Retail opportunities are expected to burst through the country in 2019, according to an in-depth breakdown of upcoming trends from Bayleys Real Estate.
Bayleys representative Chris Beasleigh has revealed some of the countries upcoming real estate trends, in a newly released report. The analysis indicates an influx in new opportunities for business owners looking to diversify or entrepreneurs looking for an in.
One of the key trends is the rise of innovative retailers and landlords alike maximising returns by incorporating space-sharing options or sub-leasing into their contracts. "For co-existing businesses, the rationale being that while an enterprise may be trading for eight to 10-hours a day, the premises it occupies is technically open 24-hours a day. So why not make the most of those hours and fragment the rental accordingly,” said Beasleigh. We have already seen examples of this trend trickling through, but it is expected to rise exponentially in the coming year. From manicurists running their services within the makeup section of various department stores to florists operating in the daylight hours of a bar or the increasingly trendy ‘hole-in-the-wall’ style cafes, retailers are finding new ways to maximise their assets.

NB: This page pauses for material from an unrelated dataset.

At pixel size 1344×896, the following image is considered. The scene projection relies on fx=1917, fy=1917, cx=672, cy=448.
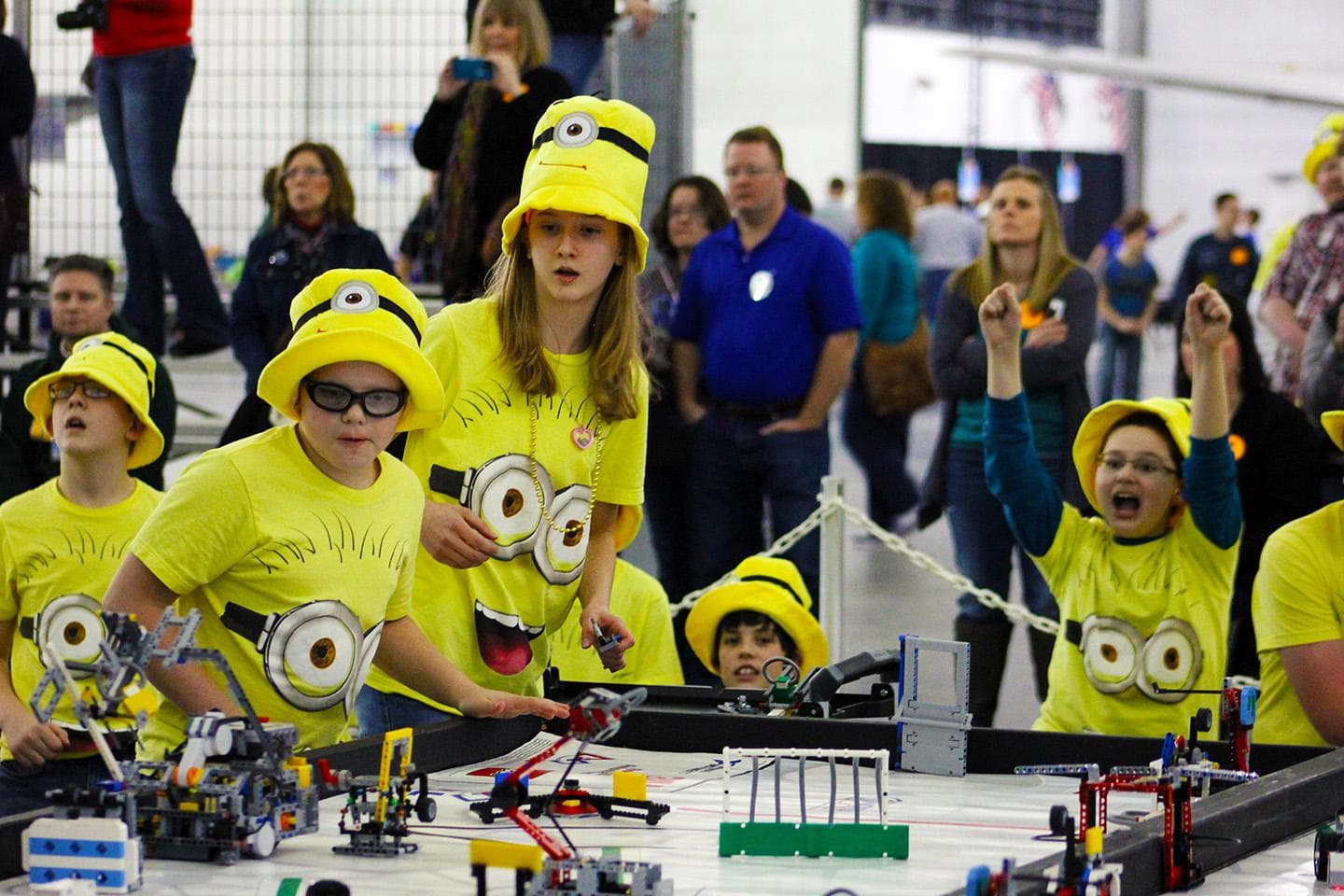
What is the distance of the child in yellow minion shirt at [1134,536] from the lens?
4.03 meters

Regarding department stores, the retail future is foggy. The Australian sector is barely keeping afloat, while New Zealand is seeing a great variety among competitors. Some brands are eager to set up shop in popular retail hubs, keen to get in on the action, while others are struggling to keep the doors open.
In addition, Beasleigh expressed that New Zealand's overall commercial and industrial markets are expected to have a strong presence in 2019, with the impact of online retailing being over-dramatised. “Combine location convenience with personal service/customer knowledge, the whole retail ‘experience’, and quality of product, and you have the solid foundations for a successful retailing venture. That’s the sort of business plan detail which landlords will increasingly be looking for from their tenants and potential future tenants.”